Le présent n'est que le futur passé...
21 Mai 2013
Quelques semaines après le rachat raté de DailyMotion par Yahoo, ce dernier sort une nouvelle fois son carnet de chèques pour se payer Tumblr pour un peu plus d'un milliard US$. Ainsi donc quand Yahoo société de droit Américain rachète une autre société de droit Américain. Yahoo est prêt à verser 10 fois le chiffre d'affaire pour racheter une plateforme certes populaire mais déclinante. C'est ce ratio que semble utiliser Yahoo dans le prix à payer de ses acquisitions puisqu'il proposait 400 millions US$ pour 40 millions de Chiffre d'affaires. Ce mercato digne des grandes années de la bulle Internet donne le tournis et n'aide pas à comprendre le bien fondé de ces rachats. Mais pourquoi Yahoo rachète à tour de bras tout se qui se présente ? Et est ce que le refus fantasque de vendre 75% de Dailymotion était une hérésie ?
Je passe sur la forme excentrique et grandiloquente du refus motivé par l'état français de ce rapprochement de DailyMotion avec Yahoo pour revenir sur le fond. Les européens sont incapables de mobiliser des fonds et des capitaux pour soutenir leur industrie numérique. Une entreprise comme DailyMotion qui ne fait que 10% de l'audience de YouTube auraient pû et aurait dû pouvoir s'appuyer pour se développer sur des capitaux européens. Il aurait semblé tout à fait envisageable de faire un tour de table à 400 Millions d'euros avec Bertelsmann, Vivendi, Lagardère, Média7, Murdoch et autre pour faire de ce petit français un géant européen. C'était une voie naturelle, mais il n'en est rien. Les européens ayant perdu la bataille du numérique, cède à bas prix aux Américains leurs pépites numériques. C'est le désintérêt honteux, c'est la retraite de Russie.
Mais alors pourquoi Yahoo rachète tout ce qui se présente ? Yahoo était à la base un simple annuaire qui survit grâce à sa messagerie et à son audience source de revenus. Malheureusement YAHOO a failli être emporté une première fois par Google, puis par Facebook. Yahoo n'a pas réussi à s'imposer comme moteur de recherche et n'a pas su saisir le virage du réseau social. L'effet « modernitude » du numérique fait que les grandes entreprises du Web capitalisent très mal et fidélisent encore plus mal leurs clients. Combien de fois dans un diner parisien, n'avez vous entendu la phrase assassine « Yahoo c'est nul, moi je suis chez Gmail » pire encore « J'ai arrêté Facebook, c'est ringard, maintenant je tweete ». Les saisons passent et les sites disparaissent.
Pour survivre Yahoo rachète tant qu'il le peut encore, parceque les liquidités sont là et que l'argent des Chinois, des Brésiliens, des Qataris coule à flot pour s'investir quelque part. Ensuite cela permet une croissance externe et une capitalisation boursière élevée qui maintient l’intérêt du titre. Cependant Yahoo dans sa stratégie de prédateurs ne fait pas grand chose de ses proies absorbées. Kelkoo est devenu Yahoo Shopping et HotJob, YahooJob. Il était donc facile d'imaginer qu'à terme Dailymotion aurait disparu, d'abord délocalisé en Irlande pour échapper à l’impôt puis rapidement se dévitaliser et finir en YahooMotion concurrençant à moindre frais le YouTube de Google. L'histoire était presque déjà écrite. Demain Tumblr après la fuite de ses clients désabusés de ce rachat deviendra Yahoo Tumblr...

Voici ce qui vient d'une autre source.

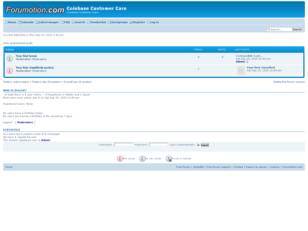 Coinbase Customer Care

Nous avions donc bien raison de ne pas nous brader si facilement même si la forme était plus que discutable, en affaire le silence est de rigueur. En revanche nous autres européens avons tort de ne pas croire au numérique et surtout tort de ne pas nous serrer les coudes pour investir dans des leaders et développer ce secteur. L'avenir de DailyMotion n'est pas sombre il est incertains. La stratégie de FranceTélécom dans le numérique ressemble aux lapins crétins. Indécisions, stratégie industrielle floue, revirement permanent, changement de statuts, direction autiste, sont les maîtres mots de ce qui sur le papier était une bonne idée pour France Télécom et qui dans la réalité c'est avéré catastrophique.Dans cette affaire le plus discutable était la stratégie de France Télecom de vendre cette plateforme plus que le refus.